Hoe moet ik schoonmaken?
Maak eerst droog schoon en daarna nat. Droog schoonmaken is stofzuigen en afstoffen. Nat schoonmaken is dweilen of afnemen met een vochtige doek. Denk bij het schoonmaken aan het volgende:
- Werk van hoog naar laag: eerst bovenop kasten, dan tafels en vensterbanken en als laatste de vloer. Zo valt stof en vuil niet op een plek die al schoon is.
- Werk van schoon naar vies. Begin op de minst vuile plaatsen. Zo worden de spullen waarmee je schoonmaakt minder snel vies.
Maak na het schoonmaken de schoonmaakspullen goed schoon. Haal stof van de stofzuigermond, spoel emmers om en gooi doekjes en dweilen weg of was ze op 60 °C. Laat ze daarna goed drogen. Volg bij schoonmaakmiddelen en -spullen de gebruiksaanwijzing op het etiket.

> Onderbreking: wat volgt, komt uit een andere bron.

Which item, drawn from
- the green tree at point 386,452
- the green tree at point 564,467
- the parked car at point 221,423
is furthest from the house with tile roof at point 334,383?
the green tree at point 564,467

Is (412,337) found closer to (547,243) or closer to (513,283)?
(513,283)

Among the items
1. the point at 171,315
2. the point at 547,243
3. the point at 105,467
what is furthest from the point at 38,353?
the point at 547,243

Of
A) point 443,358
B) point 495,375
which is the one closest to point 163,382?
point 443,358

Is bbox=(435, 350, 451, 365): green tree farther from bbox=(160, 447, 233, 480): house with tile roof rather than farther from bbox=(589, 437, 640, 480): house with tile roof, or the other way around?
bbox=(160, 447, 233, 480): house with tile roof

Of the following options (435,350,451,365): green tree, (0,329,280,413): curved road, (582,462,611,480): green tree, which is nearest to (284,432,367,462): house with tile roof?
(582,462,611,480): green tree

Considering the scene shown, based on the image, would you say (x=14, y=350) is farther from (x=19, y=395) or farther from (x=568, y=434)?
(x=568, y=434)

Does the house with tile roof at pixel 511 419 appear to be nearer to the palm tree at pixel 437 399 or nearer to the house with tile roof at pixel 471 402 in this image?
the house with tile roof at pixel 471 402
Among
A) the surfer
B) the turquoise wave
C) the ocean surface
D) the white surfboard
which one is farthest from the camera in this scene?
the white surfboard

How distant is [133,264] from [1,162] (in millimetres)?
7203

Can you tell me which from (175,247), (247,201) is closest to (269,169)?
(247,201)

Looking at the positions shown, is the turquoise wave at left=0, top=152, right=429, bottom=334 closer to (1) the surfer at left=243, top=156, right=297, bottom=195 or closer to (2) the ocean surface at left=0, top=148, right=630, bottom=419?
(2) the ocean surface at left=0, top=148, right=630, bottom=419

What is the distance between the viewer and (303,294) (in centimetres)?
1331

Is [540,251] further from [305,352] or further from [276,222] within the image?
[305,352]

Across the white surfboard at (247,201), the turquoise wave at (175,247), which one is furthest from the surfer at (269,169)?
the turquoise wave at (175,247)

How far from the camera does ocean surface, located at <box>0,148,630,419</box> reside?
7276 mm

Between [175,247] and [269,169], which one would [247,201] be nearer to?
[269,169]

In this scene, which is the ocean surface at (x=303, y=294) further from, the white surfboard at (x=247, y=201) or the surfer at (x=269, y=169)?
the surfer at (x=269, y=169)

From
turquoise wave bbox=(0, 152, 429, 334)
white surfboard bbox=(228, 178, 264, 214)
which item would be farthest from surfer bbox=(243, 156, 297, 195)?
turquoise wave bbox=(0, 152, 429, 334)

Hoe vaak moet ik schoonmaken?
Het is lastig te zeggen hoe vaak schoongemaakt moet worden om de kans op ziekte zo klein mogelijk te houden. Er zijn wel enkele tips die de kans op ziekte verkleinen:
- Maak het keukenblad en spullen waarmee eten is bereid dagelijks schoon.
- Maak plekken waar ziekteverwekkers vaker aanwezig zijn en sneller worden verspreid, regelmatig schoon. Voorbeelden zijn de wc en dingen die mensen vaak aanraken. Denk aan deurklinken, lichtknoppen, trapleuningen en kranen. Het rooster van de afzuigkap, de gordijnen of de ruimte bovenop kasten zijn voorbeelden van plekken waar minder snel ziekteverwekkers worden verspreid. Deze plekken moet je wel af en toe schoonmaken, maar niet elke schoonmaakbeurt.
- Maak vaker schoon als er iemand in huis ziek is. Dit is vooral belangrijk als de zieke persoon een besmettelijke ziekte heeft, zoals griep of buikgriep.